Set supervision requirements
If you'll have a mix of anesthesiologists and CRNAs, make sure their staffing pattern complies with your state laws and appropriate supervision reimbursement guidelines. Ms. Brunswick insists the anesthesiologist be available at all times in the OR and PACU and doesn't circulate to the pre-op area to get cases started. "That might be a more efficient use of their time, but it does not comply with Ohio's laws for supervision," says Ms. Brunswick.

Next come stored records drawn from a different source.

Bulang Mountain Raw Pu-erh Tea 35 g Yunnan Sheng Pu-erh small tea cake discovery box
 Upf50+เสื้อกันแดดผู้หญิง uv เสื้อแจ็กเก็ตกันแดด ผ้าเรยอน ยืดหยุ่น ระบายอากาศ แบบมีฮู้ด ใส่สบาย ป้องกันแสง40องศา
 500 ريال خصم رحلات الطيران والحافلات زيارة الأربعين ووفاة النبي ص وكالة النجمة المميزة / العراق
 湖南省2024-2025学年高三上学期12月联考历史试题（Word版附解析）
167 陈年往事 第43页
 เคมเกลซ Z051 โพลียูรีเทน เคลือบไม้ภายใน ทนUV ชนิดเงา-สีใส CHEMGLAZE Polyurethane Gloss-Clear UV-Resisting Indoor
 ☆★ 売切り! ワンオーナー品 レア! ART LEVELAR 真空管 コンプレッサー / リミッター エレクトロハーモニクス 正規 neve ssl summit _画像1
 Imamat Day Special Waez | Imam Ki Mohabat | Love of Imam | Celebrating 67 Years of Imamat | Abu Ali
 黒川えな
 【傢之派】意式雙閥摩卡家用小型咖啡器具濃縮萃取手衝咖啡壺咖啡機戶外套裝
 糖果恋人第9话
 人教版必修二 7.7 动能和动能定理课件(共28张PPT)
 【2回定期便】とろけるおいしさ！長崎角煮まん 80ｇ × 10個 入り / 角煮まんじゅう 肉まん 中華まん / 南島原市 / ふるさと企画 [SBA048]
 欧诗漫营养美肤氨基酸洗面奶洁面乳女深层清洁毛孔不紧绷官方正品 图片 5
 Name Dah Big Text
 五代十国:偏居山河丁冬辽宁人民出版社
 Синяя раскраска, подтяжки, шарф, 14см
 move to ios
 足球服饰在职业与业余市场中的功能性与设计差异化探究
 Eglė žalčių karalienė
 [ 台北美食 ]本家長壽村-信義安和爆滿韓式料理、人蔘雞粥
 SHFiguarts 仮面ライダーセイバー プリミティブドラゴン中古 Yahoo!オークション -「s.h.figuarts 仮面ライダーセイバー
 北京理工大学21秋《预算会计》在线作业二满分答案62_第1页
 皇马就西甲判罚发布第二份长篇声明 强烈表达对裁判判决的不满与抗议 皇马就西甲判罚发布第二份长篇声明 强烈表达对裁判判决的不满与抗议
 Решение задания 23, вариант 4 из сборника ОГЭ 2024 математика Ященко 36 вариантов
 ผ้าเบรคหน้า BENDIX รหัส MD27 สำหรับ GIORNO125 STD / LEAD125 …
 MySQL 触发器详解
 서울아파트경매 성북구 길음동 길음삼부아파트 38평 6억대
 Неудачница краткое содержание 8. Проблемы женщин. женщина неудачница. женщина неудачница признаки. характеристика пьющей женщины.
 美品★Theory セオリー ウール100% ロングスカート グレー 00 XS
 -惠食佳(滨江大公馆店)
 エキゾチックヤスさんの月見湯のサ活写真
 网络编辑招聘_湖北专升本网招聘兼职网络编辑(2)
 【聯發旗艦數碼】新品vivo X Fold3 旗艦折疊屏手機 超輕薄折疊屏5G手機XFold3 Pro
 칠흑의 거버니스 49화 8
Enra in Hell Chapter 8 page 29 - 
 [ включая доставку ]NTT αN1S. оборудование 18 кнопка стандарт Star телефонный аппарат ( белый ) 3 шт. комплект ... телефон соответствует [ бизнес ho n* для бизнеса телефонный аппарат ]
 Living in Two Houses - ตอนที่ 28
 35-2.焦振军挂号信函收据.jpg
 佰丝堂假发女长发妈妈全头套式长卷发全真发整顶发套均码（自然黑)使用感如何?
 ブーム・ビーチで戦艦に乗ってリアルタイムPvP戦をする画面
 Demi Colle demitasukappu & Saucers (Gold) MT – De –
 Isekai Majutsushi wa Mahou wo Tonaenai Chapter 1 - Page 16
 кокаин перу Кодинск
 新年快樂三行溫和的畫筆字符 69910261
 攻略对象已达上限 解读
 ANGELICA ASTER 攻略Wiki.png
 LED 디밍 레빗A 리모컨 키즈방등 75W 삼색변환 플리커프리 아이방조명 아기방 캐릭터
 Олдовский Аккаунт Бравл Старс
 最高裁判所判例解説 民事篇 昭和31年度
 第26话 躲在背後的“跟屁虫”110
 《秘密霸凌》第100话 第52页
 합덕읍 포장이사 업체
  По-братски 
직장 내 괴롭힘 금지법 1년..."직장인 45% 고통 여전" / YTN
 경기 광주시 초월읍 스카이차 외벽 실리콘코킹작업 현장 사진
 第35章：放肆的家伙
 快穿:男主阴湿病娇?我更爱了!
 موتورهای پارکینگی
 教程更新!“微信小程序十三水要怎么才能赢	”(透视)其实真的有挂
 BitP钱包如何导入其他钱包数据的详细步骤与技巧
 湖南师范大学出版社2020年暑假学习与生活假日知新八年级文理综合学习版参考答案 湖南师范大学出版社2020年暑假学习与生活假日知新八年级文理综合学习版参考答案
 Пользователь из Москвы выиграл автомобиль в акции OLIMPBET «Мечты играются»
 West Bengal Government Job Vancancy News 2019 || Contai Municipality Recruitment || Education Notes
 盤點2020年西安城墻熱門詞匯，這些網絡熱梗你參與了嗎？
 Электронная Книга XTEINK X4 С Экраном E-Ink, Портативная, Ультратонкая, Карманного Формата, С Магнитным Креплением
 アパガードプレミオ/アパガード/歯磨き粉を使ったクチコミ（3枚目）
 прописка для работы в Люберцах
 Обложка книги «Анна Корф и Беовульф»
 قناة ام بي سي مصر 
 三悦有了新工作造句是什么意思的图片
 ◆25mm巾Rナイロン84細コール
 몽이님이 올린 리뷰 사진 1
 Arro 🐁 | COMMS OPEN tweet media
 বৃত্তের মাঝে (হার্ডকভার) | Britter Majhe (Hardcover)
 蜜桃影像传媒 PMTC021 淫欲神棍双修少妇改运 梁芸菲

Also ensure your contract with the provider not only stipulates the definition of an anesthesia provider as an anesthesiologist or a CRNA, but also requires that providers hold proper certifications.

Negotiate a non-compete clause
You probably don't want your anesthesia provider to supply services to a competitor. "When the anesthesia group does not have an exclusive contract with a facility and it shares its resources across many other centers, it can often lead to shortages of providers at facilities and may force a facility to close rooms," warns Paula Russo, RN, director of Same Day Surgery Center in St. Petersburg, Fla.

Your ability to negotiate a non-compete clause is a function of your relative bargaining power. A reasonable clause is a one-year non-compete; in a populated area, draw a narrow radius, but in a sparse population, draw a wide geographic area.

Anesthesia providers may negotiate for exclusivity so that you can't bring in another provider. "Once anesthesia providers have exclusivity, they can run things their way," says Jay Horowitz, CRNA, president of Quality Anesthesia Care Corp., in Sarasota, Fla..

Define caseload
Contract language should define the caseload of your facility. Determine the amount of cases you require from your anesthesiologists; they should never dictate the facility's volume of work. "At no time should the schedule be adjusted to accommodate lack of anesthesia personnel," says Ms. Procuniar. "Don't give the anesthesia provider the ability to close ORs to cover provider vacations, leaves of absence or staff turnover."

Understand supply and demand
Everything is negotiable, but your position in the negotiations is affected by the supply of providers in your area. "If there are plenty of providers, you can hold out for a more favorable agreement. If there's a shortage of providers, you may have to give more ground to get the coverage you need," says Mr. Schabes.

Get a lawyer
Once you've found a provider you feel comfortable with, seek legal council to hammer out a deal. "Make sure you have a good lawyer, and I mean a healthcare lawyer," says Mr. Horowitz. "An inexperienced lawyer won't know many of the details and technicalities."

A typical length of an anesthesia provider agreement is one to three years. Some contracts have an evergreen clause, which lets the agreement automatically renew at the end of the term if neither party opts for termination of the deal.

If an evergreen clause isn't included, establish grounds for termination of the contract for cause, such as a provider's loss of his license to practice. Including a provision for termination without cause isn't as simple. Mr. Schabes suggests you strive for mutuality because both sides usually want stability and an escape door when entering into a binding contract. Negotiate a suitable length of time; say the first year, when there can be no termination without cause.

To determine how much notice you would require for the contract's termination, consider how much time it would take to bring in another anesthesia provider. In a large city, you might be able to get away with 90 days notice, but in a rural area you might want to require 180 days.

Mr. Horowitz suggests you think ahead to possible disputes that you can't foresee at the time of negotiation. "Have an agreement that, if there are conflicts, you'll go to arbitration nearby before you start suing each other," he says.